То же самое мы можем сказать о персонажах "Морских мучений"
и "Человека в ритме". Все они населяют мир не таким, каков он есть на самом деле
, а таким, каким он виден в легендарном воображении. К сожалению,
Хьюго утверждает, что пишет о реальных людях, а не о драконах, и
читая его, мы постоянно сталкиваемся с применением психологических тестов
. Когда Жилльят погружается в "Мучения моря", мы
сетуем не только на сомнительную психологию, но и на механическую
театральный эффект.
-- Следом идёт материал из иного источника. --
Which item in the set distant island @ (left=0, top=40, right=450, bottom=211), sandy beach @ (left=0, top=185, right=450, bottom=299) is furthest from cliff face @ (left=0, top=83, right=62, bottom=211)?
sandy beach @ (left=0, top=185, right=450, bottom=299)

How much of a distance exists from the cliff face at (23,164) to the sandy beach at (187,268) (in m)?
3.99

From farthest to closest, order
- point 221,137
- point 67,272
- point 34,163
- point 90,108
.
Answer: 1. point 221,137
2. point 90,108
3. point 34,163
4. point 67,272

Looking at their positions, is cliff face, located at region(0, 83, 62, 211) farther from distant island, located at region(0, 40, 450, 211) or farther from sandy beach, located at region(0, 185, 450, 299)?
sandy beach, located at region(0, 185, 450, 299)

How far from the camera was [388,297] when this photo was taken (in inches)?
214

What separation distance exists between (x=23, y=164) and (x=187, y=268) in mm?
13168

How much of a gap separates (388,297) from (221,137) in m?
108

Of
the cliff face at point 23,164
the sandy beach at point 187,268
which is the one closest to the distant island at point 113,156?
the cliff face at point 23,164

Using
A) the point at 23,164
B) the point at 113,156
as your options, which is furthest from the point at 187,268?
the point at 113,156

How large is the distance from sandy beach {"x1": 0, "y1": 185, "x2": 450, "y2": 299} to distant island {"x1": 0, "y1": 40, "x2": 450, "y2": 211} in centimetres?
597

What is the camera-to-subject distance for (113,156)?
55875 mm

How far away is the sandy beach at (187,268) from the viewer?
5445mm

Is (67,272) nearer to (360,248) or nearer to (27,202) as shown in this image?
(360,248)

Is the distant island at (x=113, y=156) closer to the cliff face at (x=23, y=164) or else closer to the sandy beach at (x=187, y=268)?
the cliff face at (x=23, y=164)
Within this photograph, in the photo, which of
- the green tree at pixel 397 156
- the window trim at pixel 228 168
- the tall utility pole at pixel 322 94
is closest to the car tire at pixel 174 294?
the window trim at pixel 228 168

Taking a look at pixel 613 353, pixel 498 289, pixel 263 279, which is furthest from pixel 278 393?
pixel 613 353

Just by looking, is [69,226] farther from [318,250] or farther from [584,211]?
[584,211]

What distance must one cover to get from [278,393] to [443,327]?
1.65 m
В такие моменты мы чувствуем, что Виктор Гюго был великим.
Скорее “продюсером”, чем великим художником. Он, несомненно, был он
жили, имели полное преимущество над-упор в кино. О
с другой стороны, чрезмерное внимание, которых его критики жалуются, не
во-акцент слабость после напрягая силы. Это скорее
переполнение готического воображения. “Его плоскостопие,” он нам говорит
определенный характер “был стервятник коготь. Его череп был низким в
лучшие и большие о храмах. Его уродливые уши ощетинились волосами, и
казалось, говорил: ‘Остерегайтесь выступая на животных в этой пещере”.Его
стиль-это, по сути утрированном стиле. Его гений-гений
преувеличения. К счастью, он преувеличивает, не полностью в облаках, но
в резных гномов и всякой фантастической детализацией. Он опускает не
запятая от своей мечты и кошмары. Вот почему его короткие предложения
и абзацы до сих пор привлекают наше внимание, когда мы открываем один из
его романов. Его воображение, по крайней мере, изобилует на каждой странице - изобилует
нелепостями, возможно, так же, как правдой и красотой, но изобилует
всегда с интересом. Превосходная биография мадам Дюкло должна вернуть
многих читателей к творчеству этого великолепного и нелепого человека
создателя легенд и любителя своих собратьев.